Still, the most damning criticism the older Wilson has for their younger self is one that the reader never could have guessed without it exposed in the coda. In their dialogue it comes out that the younger Wilson had consciously whitened both the owner of the coffee shop they were working at as well as the coffee shop itself. Even worse is that the younger Wilson had asked the permission of all the people featured in the first part of Snowbird save the coffee shop owner to be in their book. While these past artistic decisions undermine the social justice persona of the younger Wilson it also speaks to the major differences between their older and younger incarnations. This willingness to change the details of the narrative to suit their telling of the story goes hand in hand with younger Wilson making themselves the center of it. When you are young its hard to see far outside of your own story to see that other peoples stories are just as valid, and beyond that the fact that life doesn’t always work the way it does in stories.
The coda serves as commentary on the first section but also gives it resolution even if it’s not the one the younger Wilson wanted.

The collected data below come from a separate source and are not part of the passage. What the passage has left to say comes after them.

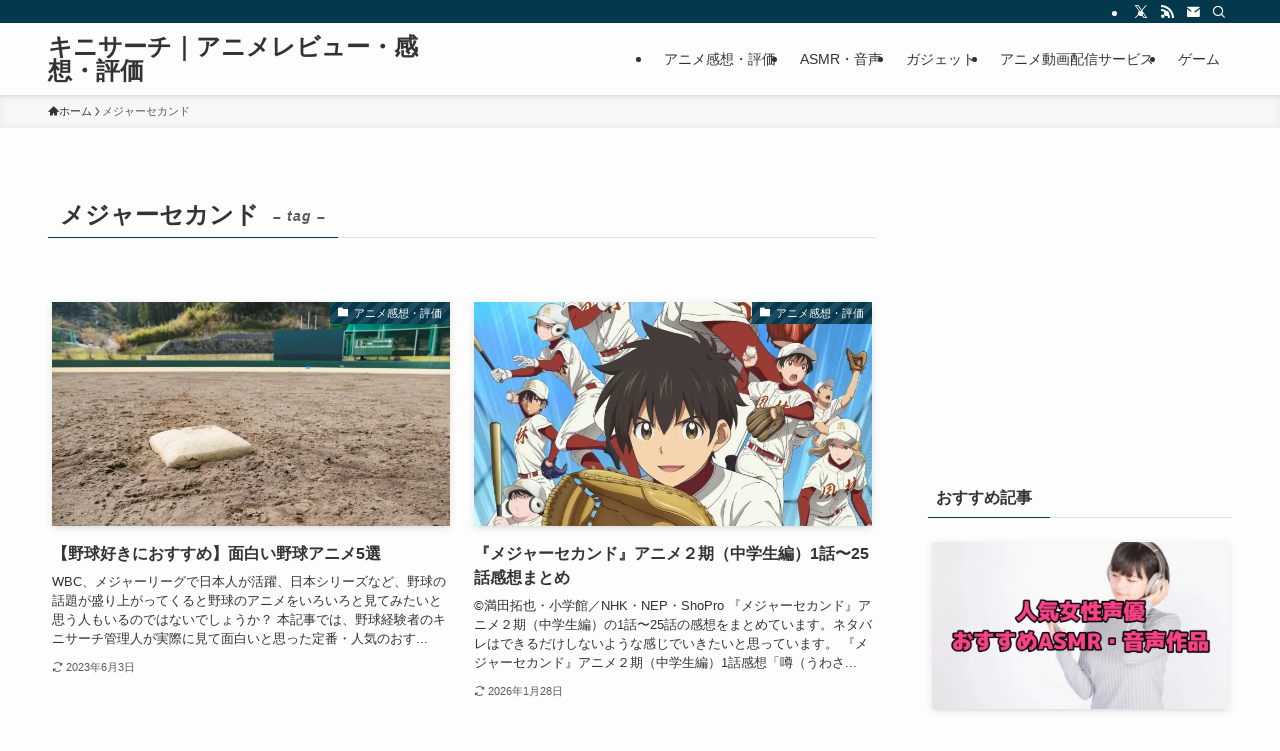

--- FILE ---
content_type: text/html; charset=utf-8
request_url: https://www.google.com/recaptcha/api2/aframe
body_size: 266
content:
<!DOCTYPE HTML><html><head><meta http-equiv="content-type" content="text/html; charset=UTF-8"></head><body><script nonce="dHu78m-q7AEKzNjztwhPiA">/** Anti-fraud and anti-abuse applications only. See google.com/recaptcha */ try{var clients={'sodar':'https://pagead2.googlesyndication.com/pagead/sodar?'};window.addEventListener("message",function(a){try{if(a.source===window.parent){var b=JSON.parse(a.data);var c=clients[b['id']];if(c){var d=document.createElement('img');d.src=c+b['params']+'&rc='+(localStorage.getItem("rc::a")?sessionStorage.getItem("rc::b"):"");window.document.body.appendChild(d);sessionStorage.setItem("rc::e",parseInt(sessionStorage.getItem("rc::e")||0)+1);localStorage.setItem("rc::h",'1770138231850');}}}catch(b){}});window.parent.postMessage("_grecaptcha_ready", "*");}catch(b){}</script></body></html>

--- FILE ---
content_type: application/javascript; charset=utf-8;
request_url: https://dalc.valuecommerce.com/app3?p=885710286&_s=https%3A%2F%2Fkinisearch.net%2Ftag%2F%25E3%2583%25A1%25E3%2582%25B8%25E3%2583%25A3%25E3%2583%25BC%25E3%2582%25BB%25E3%2582%25AB%25E3%2583%25B3%25E3%2583%2589%2F&vf=iVBORw0KGgoAAAANSUhEUgAAAAMAAAADCAYAAABWKLW%2FAAAAMElEQVQYV2NkFGP4n5GjxcBbd42B0YmF%2Bf9ZjZcMv%2BPEGBg3cnX9Dz3Xx%2FBZ4wUDAPGvDgYu44eGAAAAAElFTkSuQmCC
body_size: 3002
content:
vc_linkswitch_callback({"t":"69822a76","r":"aYIqdgANYJADDyzsCooERAqKC5ZGbg","ub":"aYIqdgAAQgQDDyzsCooCsQqKBtgY%2BQ%3D%3D","vcid":"0A2bnlRRxNOF2yfgPLJx7qOCtqLV7-1Y3f608GHc-187HVTsTiYkUqZ80dkgGizQlcBLHLvxdkCYWdA_vYLcK-U6yvKjx_e6zu2cAIGZlvToYdPJvGbLetrnGX6omvl6BhVgRyR7Los","vcpub":"0.876688","www.molekule.jp":{"a":"2425347","m":"2376577","g":"de9e848f8c"},"unext.bookplace.jp":{"a":"2797180","m":"3305594","g":"c1c7e2cccb","sp":"cid%3DD33139%26adid%3DVC1%26alp%3D1%26alpad%3D1%26alpge%3D1"},"www.ankerjapan.com":{"a":"2811827","m":"3397687","g":"705453cc8c"},"unext.jp":{"a":"2797180","m":"3305594","g":"c1c7e2cccb","sp":"cid%3DD33139%26adid%3DVC1%26alp%3D1%26alpad%3D1%26alpge%3D1"},"sourcenext.com":{"a":"2425347","m":"2376577","g":"de9e848f8c"},"7net.omni7.jp":{"a":"2602201","m":"2993472","g":"5a5480ab8c"},"lb-test02.bookwalker.jp":{"a":"2881505","m":"3024140","g":"2d561c598c"},"www.omni7.jp":{"a":"2602201","m":"2993472","g":"5a5480ab8c"},"pocketalk.jp":{"a":"2425347","m":"2376577","g":"de9e848f8c"},"paypaystep.yahoo.co.jp":{"a":"2695956","m":"2201292","g":"0f22634e8c"},"renta.papy.co.jp/renta/sc/frm/item":{"a":"2302765","m":"2433833","g":"dba94e7398","sp":"ref%3Dvc"},"direct.sanwa.co.jp":{"a":"2706855","m":"3205567","g":"fca44ffa8c"},"l":4,"www.frontier-direct.jp":{"a":"2748511","m":"3274554","g":"4c85794d8c"},"7netshopping.jp":{"a":"2602201","m":"2993472","g":"5a5480ab8c"},"hnext.jp":{"a":"2797180","m":"3305594","g":"c1c7e2cccb","sp":"cid%3DD33139%26adid%3DVC1%26alp%3D1%26alpad%3D1%26alpge%3D1"},"paypaymall.yahoo.co.jp":{"a":"2695956","m":"2201292","g":"0f22634e8c"},"p":885710286,"lp.ankerjapan.com":{"a":"2811827","m":"3397687","g":"705453cc8c"},"sec.sourcenext.info":{"a":"2425347","m":"2376577","g":"de9e848f8c"},"s":3447821,"valuecommerce.com":{"a":"2803077","m":"4","g":"e225bd7f86"},"papy.co.jp/vcdummy":{"a":"2302765","m":"2433833","g":"dba94e7398","sp":"ref%3Dvc"},"mini-shopping.yahoo.co.jp":{"a":"2695956","m":"2201292","g":"0f22634e8c"},"bookwalker.jp":{"a":"2881505","m":"3024140","g":"2d561c598c"},"fudemame.net":{"a":"2425347","m":"2376577","g":"de9e848f8c"},"shopping.geocities.jp":{"a":"2695956","m":"2201292","g":"0f22634e8c"},"shopping.yahoo.co.jp":{"a":"2695956","m":"2201292","g":"0f22634e8c"},"video.unext.jp":{"a":"2797180","m":"3305594","g":"c1c7e2cccb","sp":"cid%3DD33139%26adid%3DVC1%26alp%3D1%26alpad%3D1%26alpge%3D1"},"meetingowl.jp":{"a":"2425347","m":"2376577","g":"de9e848f8c"},"approach.yahoo.co.jp":{"a":"2695956","m":"2201292","g":"0f22634e8c"},"www.animate-onlineshop.jp":{"a":"2805589","m":"3357128","g":"9dfda1598c"},"fudeoh.com":{"a":"2425347","m":"2376577","g":"de9e848f8c"},"pc-seven.co.jp":{"a":"2545336","m":"2883189","g":"4c92c3168c"},"chou-jimaku.com":{"a":"2425347","m":"2376577","g":"de9e848f8c"},"valuecommerce.ne.jp":{"a":"2803077","m":"4","g":"e225bd7f86"},"www.video.unext.jp":{"a":"2797180","m":"3305594","g":"c1c7e2cccb","sp":"cid%3DD33139%26adid%3DVC1%26alp%3D1%26alpad%3D1%26alpge%3D1"}})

The book didn’t get complete in the way they planned, the cool arts collective warehouse is now condos, the potential love interest doesn’t pan out, and the avant-garde parade has lost its original meaning by becoming too popular. The older Wilson is also burnt out on activism, but has gained the self-awareness to realize that not only were they trying to take over every group they joined, but that activist groups might be better lead by people of color than another idealistic young white person. Much to the chagrin of the younger Wilson their older counterpart has also had to sincerely grapple with their mental illness. The suicide pact that Erin makes with her phantom-self in the first portion is staved off not by finding the validation they are so desperately seeking, but by having the humility to seek professional help. This is no storybook ending, but neither is it an ending. In the final pages the elder Wilson returns home to confront their current phantom double who poses the hopeful question of what they will make next.
Snowbird does so much more than solve the problem of an unfinished memoir. In earnestly confronting itself the book become a way in which to question how artists retell the story of their lives. What gets highlighted? What gets left out? Can we properly tell other people’s story within ours? How far removed do we need to be to even tell our own story? Though Wilson doesn’t provide concrete answers, the act of probing these issues in such a tangible way is revolutionary. Just as Wilson need to ask themselves these questions to grow as a person, so to do all autobiographical cartoonists need to ask them of themselves if the form is to grow.